Anonymous ID: 8bb00e July 28, 2022, 4:47 a.m. No.16904327   🗄️.is 🔗kun   >>5240 >>8137 >>3040

>>16902913

>How hard could this be? It's all about the character of the reader.

 

 

The English language changes a lot, even for educated readers. Furthermore, historical degeneration of a country makes it hard to be a man of good character in a degenerate country. Over long years of relative prosperity, the population of the USA became much less legally savvy and much less capable of critical thinking. The Americans of 1776 were amazingly strong in body, mind, and spirit. They had little formal education, but were capable of paying attention to important matters (e.g. Washington's farewell address). The Americans of today are barely strong enough to emulate the example of the Founders.

 

Quote:

 

So why did so many average Americans eventually leave their homes to fight against the British? One perspective was given by Captain Preston, an American who had fought the British at Concord on April 19, 1775. In 1842, this ninety-one-year-old veteran was interviewed by a twenty-one-year-old reporter. The young reporter apparently expected to hear stories of unjust taxes and oppression, and of revolutionaries schooled in theories of liberty. What he got was far different, and more to the point:

 

Reporter: “Captain Preston, did you take up arms against intolerable oppressions?”

 

Preston: “Oppression? I didn’t feel them.”

 

R: “What, were you not oppressed by the Stamp Act?”

 

P: “I never saw one of those stamps.
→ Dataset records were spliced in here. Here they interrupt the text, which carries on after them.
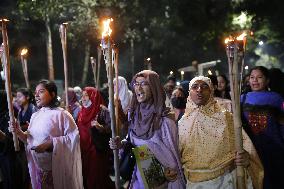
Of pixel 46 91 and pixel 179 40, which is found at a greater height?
pixel 179 40

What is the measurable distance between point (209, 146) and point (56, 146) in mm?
2176

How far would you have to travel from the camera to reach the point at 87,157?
7.50 metres

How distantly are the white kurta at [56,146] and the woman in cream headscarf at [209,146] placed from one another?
187 cm

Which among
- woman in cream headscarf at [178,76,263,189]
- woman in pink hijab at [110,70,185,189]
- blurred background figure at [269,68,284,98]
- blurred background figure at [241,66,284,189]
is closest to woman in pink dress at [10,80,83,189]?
woman in pink hijab at [110,70,185,189]

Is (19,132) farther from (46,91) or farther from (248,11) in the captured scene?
(248,11)

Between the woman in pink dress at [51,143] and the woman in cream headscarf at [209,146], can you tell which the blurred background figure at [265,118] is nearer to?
the woman in cream headscarf at [209,146]

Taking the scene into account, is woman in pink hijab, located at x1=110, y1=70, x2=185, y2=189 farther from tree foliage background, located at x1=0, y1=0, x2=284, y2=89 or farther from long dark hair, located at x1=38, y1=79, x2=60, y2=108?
tree foliage background, located at x1=0, y1=0, x2=284, y2=89

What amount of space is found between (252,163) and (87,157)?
382 centimetres

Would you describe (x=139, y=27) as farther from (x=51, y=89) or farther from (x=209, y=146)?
(x=209, y=146)

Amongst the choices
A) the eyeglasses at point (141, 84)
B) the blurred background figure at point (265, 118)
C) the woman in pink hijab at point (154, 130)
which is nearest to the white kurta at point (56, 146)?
the woman in pink hijab at point (154, 130)

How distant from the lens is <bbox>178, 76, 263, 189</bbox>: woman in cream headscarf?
4.15 metres

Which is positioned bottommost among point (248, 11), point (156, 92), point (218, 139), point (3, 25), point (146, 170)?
point (146, 170)

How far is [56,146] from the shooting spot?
5.58 metres

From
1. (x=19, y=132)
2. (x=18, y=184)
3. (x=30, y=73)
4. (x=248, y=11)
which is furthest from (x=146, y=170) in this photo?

I certainly never paid a penny for one of them.”

 

R: “Well, what then about the tea tax?”

 

P: “I never drank a drop of the stuff; the boys threw it all overboard.”

 

R: “Then I suppose you had been reading Harrington or Sidney or Locke about the eternal principles of liberty?”

 

P: “Never heard of ‘em. We read only the Bible, the Catechism, Watts’ Psalms, and the Almanac.”

 

R: “Well, then, what was the matter? And what did you mean in going to this fight?”

 

P: “Young man, what we meant in going for those redcoats was this: We always had governed ourselves, and we always meant to. They didn’t mean we should.”